Work to do ->
Can you copy out word for word the part of the listing below that opens with the line containing "Is point 347,558" and runs through the end of the listing?

Input material ->
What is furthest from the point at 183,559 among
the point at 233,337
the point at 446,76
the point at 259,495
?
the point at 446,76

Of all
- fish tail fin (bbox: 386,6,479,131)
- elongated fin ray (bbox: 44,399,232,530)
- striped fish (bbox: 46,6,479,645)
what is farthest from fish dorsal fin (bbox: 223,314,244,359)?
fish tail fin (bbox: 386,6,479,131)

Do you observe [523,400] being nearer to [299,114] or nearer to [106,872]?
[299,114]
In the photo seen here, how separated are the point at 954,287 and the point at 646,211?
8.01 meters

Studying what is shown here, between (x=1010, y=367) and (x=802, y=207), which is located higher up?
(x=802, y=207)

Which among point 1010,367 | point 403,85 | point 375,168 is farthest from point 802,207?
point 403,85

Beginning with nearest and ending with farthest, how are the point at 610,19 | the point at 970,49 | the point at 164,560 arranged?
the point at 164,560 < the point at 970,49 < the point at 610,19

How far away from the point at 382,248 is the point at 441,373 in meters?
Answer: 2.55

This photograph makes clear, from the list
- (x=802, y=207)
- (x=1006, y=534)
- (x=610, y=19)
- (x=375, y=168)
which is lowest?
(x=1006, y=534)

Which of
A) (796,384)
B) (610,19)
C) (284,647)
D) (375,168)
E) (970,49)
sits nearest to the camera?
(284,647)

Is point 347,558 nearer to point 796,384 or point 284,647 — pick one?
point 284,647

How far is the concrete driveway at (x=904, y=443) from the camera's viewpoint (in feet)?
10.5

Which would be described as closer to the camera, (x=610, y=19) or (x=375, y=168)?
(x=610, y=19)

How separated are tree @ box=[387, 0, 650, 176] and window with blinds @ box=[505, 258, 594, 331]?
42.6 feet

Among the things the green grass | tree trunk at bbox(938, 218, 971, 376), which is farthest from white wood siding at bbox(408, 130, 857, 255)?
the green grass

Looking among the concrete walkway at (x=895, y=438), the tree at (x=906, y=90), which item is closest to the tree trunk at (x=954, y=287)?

Answer to the problem ->
Is point 347,558 nearer to point 796,384 or point 284,647 — pick one?
point 284,647

How far is the concrete driveway at (x=904, y=443) from the camera's viewpoint (in feet)?
10.5

Which would be described as closer to the camera, (x=610, y=19) or (x=375, y=168)?
(x=610, y=19)

How separated are tree @ box=[387, 0, 650, 176] and window with blinds @ box=[505, 258, 594, 331]?
42.6 feet

Among the things the green grass | tree trunk at bbox(938, 218, 971, 376), which is farthest from white wood siding at bbox(408, 130, 857, 255)?
the green grass

Looking among the concrete walkway at (x=895, y=438), the tree at (x=906, y=90), which item is closest to the tree trunk at (x=954, y=287)?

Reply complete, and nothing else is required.